Smart Matching – An Approach for the Automatic Generation of Executable Schema Mappings

By Horst Kargl .
Advised by Christian Huemer and Gerti Kappel

This work has been finished in September 2008.

Information integration has a long history in computer science [1]. It has started with theintegration of database schemas in the early eighties. With the rise of the Semantic Web andthe emerging abundance of ontologies, the need for an automatic information integration increased further.

Information integration in general and automatic information integration in particular is a huge and challenging research area. One of the main problems is handling semantic heterogeneity and schema heterogeneity. Manually finding the semantically overlapping parts of schemas is a tedious problem. Furthermore, writing integration code is a labor intensive, error-prone, and cumbersome task. A lot of approaches have already been developed to automate this work. Nevertheless, not all integration problems have been solved so far.

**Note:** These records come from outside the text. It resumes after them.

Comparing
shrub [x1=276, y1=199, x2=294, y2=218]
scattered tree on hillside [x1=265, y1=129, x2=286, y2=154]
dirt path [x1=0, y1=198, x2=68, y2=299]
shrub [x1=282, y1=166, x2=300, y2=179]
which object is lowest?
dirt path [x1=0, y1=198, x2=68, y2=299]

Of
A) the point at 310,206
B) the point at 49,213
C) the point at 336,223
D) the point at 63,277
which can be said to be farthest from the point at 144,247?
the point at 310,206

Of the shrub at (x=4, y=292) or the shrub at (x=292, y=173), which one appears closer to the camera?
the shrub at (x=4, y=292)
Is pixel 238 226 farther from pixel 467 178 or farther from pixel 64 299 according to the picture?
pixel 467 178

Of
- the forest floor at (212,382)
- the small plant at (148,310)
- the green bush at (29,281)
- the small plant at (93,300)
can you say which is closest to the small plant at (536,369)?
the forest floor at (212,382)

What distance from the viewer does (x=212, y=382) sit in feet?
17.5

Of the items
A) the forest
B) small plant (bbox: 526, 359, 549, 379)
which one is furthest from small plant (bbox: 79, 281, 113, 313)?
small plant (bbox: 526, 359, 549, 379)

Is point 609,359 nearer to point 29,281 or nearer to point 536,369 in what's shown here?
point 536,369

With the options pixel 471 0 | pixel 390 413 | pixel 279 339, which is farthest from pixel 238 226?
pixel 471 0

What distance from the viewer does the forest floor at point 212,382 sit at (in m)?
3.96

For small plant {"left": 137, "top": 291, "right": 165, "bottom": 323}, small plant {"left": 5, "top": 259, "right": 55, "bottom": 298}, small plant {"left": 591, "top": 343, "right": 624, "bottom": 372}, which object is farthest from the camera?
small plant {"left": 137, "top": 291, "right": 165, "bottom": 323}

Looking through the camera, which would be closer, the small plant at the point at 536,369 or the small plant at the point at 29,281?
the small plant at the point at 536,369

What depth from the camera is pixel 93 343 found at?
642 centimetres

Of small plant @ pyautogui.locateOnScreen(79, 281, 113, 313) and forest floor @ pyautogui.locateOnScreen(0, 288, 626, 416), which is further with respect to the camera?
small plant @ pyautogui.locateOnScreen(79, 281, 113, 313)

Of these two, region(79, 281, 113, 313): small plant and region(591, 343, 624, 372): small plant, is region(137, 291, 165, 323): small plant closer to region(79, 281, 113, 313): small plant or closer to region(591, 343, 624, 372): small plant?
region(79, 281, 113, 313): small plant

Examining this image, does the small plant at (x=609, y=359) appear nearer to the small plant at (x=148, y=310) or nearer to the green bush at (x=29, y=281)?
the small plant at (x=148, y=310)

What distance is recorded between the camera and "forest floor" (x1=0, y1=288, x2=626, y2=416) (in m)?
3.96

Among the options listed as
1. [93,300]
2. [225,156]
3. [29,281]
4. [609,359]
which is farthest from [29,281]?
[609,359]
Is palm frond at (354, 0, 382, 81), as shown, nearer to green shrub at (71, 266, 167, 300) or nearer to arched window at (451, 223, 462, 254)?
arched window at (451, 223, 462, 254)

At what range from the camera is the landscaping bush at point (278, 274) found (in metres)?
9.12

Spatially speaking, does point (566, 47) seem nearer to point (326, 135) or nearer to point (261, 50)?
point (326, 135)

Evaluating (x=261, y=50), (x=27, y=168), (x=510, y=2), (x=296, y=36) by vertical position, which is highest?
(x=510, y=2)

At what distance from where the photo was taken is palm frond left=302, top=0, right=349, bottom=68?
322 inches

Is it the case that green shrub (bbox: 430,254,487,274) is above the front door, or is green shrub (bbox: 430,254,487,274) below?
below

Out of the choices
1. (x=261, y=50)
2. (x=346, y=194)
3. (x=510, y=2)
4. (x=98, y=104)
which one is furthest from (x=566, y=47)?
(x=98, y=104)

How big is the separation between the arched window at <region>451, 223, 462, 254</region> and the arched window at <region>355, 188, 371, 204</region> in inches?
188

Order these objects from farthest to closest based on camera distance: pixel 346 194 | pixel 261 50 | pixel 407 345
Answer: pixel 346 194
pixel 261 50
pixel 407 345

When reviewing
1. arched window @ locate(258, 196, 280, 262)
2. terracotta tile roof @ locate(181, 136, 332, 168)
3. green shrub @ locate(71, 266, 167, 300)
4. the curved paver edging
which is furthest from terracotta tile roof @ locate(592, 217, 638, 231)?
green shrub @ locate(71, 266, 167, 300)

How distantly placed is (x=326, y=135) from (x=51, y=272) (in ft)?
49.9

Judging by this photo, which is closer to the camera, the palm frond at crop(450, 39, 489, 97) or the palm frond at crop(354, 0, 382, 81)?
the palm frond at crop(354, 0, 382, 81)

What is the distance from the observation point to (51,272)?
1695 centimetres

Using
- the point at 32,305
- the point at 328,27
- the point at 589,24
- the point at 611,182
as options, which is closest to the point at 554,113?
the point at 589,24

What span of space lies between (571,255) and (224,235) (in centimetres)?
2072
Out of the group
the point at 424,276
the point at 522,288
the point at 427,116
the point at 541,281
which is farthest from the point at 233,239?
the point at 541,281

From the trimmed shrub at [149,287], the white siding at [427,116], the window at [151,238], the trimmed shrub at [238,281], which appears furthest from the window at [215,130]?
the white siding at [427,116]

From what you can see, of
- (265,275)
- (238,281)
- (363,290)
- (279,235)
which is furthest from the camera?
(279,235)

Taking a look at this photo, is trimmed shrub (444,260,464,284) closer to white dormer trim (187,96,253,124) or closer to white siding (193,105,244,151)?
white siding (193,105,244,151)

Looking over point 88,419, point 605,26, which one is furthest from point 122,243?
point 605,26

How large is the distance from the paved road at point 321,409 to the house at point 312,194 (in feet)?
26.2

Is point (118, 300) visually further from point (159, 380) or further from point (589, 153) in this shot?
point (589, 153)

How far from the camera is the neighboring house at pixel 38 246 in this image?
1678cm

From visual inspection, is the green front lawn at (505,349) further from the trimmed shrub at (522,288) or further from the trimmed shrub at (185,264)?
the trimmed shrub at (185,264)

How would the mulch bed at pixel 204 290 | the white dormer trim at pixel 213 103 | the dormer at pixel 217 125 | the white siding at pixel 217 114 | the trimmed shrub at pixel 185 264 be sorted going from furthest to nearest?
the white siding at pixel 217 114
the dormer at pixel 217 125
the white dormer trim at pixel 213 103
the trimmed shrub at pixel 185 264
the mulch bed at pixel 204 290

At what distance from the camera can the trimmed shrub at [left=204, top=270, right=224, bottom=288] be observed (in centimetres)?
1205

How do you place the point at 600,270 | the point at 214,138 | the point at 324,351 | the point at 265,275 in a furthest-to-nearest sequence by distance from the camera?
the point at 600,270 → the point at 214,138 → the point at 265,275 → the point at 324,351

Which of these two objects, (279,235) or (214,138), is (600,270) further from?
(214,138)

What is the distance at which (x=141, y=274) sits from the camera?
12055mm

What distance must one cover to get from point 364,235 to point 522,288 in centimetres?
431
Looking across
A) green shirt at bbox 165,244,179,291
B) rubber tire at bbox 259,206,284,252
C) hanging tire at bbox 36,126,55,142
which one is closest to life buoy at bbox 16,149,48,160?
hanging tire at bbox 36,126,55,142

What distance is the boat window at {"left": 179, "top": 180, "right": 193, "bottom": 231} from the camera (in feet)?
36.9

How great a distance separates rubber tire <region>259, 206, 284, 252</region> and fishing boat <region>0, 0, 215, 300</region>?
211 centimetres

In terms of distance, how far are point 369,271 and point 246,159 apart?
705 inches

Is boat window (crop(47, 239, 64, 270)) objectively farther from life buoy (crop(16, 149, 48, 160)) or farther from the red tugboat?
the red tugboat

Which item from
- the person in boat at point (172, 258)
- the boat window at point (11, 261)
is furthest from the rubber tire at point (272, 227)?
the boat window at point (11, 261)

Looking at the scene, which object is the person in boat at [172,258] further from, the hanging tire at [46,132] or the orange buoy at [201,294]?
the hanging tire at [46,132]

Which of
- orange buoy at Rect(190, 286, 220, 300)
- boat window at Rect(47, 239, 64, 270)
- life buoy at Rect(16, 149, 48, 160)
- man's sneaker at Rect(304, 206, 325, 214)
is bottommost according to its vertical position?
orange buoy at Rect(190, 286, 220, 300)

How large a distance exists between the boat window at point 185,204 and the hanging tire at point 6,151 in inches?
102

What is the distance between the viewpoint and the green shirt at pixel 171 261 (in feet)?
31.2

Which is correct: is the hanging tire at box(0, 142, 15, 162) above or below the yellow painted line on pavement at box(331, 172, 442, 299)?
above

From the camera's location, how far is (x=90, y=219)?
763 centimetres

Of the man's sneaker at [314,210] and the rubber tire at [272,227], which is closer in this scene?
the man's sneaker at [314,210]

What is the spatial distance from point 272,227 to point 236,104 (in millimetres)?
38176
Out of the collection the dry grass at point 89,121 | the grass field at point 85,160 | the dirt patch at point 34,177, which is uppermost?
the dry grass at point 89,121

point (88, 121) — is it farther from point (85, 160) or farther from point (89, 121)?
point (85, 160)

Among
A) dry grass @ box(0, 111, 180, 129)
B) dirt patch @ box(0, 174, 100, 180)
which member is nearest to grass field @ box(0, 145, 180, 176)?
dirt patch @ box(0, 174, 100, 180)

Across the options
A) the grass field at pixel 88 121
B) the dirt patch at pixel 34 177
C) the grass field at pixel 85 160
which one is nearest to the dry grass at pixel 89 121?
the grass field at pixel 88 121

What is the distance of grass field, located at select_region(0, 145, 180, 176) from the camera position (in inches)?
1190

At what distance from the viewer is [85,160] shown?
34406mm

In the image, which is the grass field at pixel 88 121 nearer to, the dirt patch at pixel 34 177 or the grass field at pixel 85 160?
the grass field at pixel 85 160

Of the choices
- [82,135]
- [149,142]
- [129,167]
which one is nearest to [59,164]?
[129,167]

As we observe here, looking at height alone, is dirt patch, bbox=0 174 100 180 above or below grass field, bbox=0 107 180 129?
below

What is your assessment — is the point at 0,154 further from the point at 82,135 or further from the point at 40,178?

Matching tools are used to automatically find similarities between schemas. The results of these tools are simple correspondences. Based on these correspondences, one is able to write integration code. However, the simple correspondences are just suggestions and must be verified manually. Hence, the completeness and correctness of the resulting correspondences may not be assured. Furthermore, it is not possible to automatically derive transformation code for all found simple correspondences.

In order to write transformation code, different kinds of transformation languages have been developed. The produced code is too customized for a specific type of schema to be easily reused for other integration problems. Hence, to the best of our knowledge, there exists no transformation language to develop reusable transformation patterns for different kinds of heterogeneity problems.

This thesis addresses the heterogeneity problems, as well as the lack of reusable transformation code, and the need for establishing correct and complete correspondences between schemas. The first two problems are tackled by developing an executable declarative mapping language, which is able to cope with the core of schema heterogeneity problems. In contrast to simple correspondences, this mapping language is able to express more constraints. Based on these more expressive mappings, the execution code is automatically derived. The third problem is tackled by a self-tuning, iterative matching approach. This approach is based on the developed mapping language. Mapping strategies are responsible for the application of mapping operators. Based on the executable mapping suggestion, completeness and correctness are achieved for a provided set of instance models by a test-driven approach. These instance models are used to evaluate the produced mapping model. The prototype of this self-tuning approach is called SmartMatcher.

[1] Laura Haas. Beauty and the Beast: The Theory and Practice of Information Integration. In 11th International Conference on Database Theory, Springer LNCS 4353, 2007, pp. 28-43.